Od kilku lat trwają prace koncepcyjne związane z przebudową trasy z Łodzi do Kutna. W obliczu rosnącego ruchu regionalnego i sporej liczby pociągów dalekobieżnych aktualny układ wydaje się cechować
zbyt niską przepustowością. Linia 16 Łódź Widzew – Zgierz – Kutno jest bowiem jednotorowa.
Wygrało rozwiązanie raczej minimalistyczne
Zarządca infrastruktury rozważał różne koncepcje:
budowę drugiej linii, dobudowę
drugiego toru wzdłuż całego odcinka Zgierz – Kutno bądź jego powstanie
wyłącznie na wybranym fragmencie trasy. Ostatecznie zwyciężył ostatni, stosunkowo minimalistyczny wariant. Teraz poznaliśmy szczegóły dotyczące kształtu planowanej inwestycji.

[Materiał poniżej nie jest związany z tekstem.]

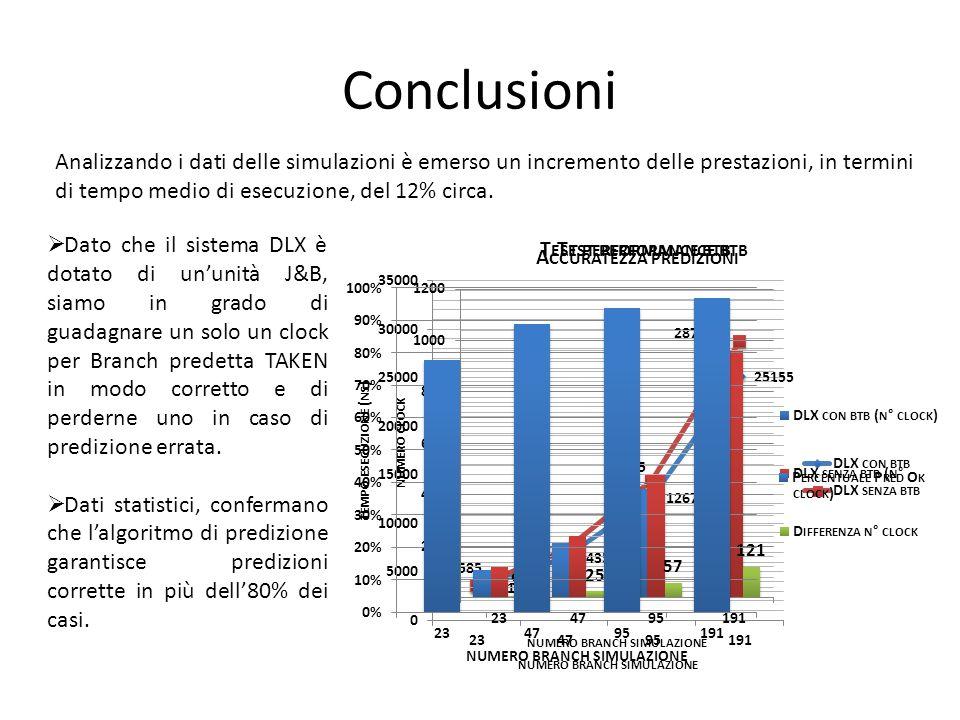 Conclusioni Analizzando i dati delle simulazioni è emerso un incremento delle prestazioni, in termini di tempo medio di esecuzione, del 12% circa.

– W ramach prac na linii nr 16 Łódź Widzew – Kutno planujemy kompleksową modernizację istniejącego toru na odcinku od Łęczycy do Kutna oraz dobudowę drugiego toru pomiędzy nowymi posterunkami odgałęźnymi Topola Królewska i Leszczynek – mówi Rafał Wilgusiak z Zespołu Prasowego PKP Polskich Linii Kolejowych. Na tym fragmencie dopuszczalna prędkość maksymalna dla pociągów pasażerskich miałaby wzrosnąć docelowo do 160 km/godz. Roboty miałyby też objąć stację Witonia. Spółka planuje tam przebudowę układu torowego i peronów.
Jest wstępny harmonogram, ale nie ma finansowania
Pasażerowie mają korzystać także z nowego przejścia podziemnego. Na sąsiednim przystanku Gawrony miałyby zaś powstać dwa nowe perony, które zastąpią istniejący jeden. W ich pobliżu ma znaleźć się parking dla podróżnych docierających tu własnym samochodem. – Wstępnie zakładamy rozpoczęcie realizacji inwestycji w 2026 r. – zapowiada nasz rozmówca.
Nie oznacza to jednak, że już w przyszłym roku wystartują prace budowlane. PLK planują zlecić modernizację w formule „projektuj i buduj”, co oznacza, że wykonawca w pierwszej kolejności przygotuje niezbędną dokumentację. Kiedy dojdzie już do prowadzenia prac ziemnych, pasażerowie muszą przygotować się na czasowe zamknięcie trasy dla ruchu. – Projekt nie ma jeszcze zapewnionego finansowania – zaznacza przedstawiciel Polskich Linii Kolejowych. Wskazany przez niego termin rozpoczęcia inwestycji nie jest więc wiążący.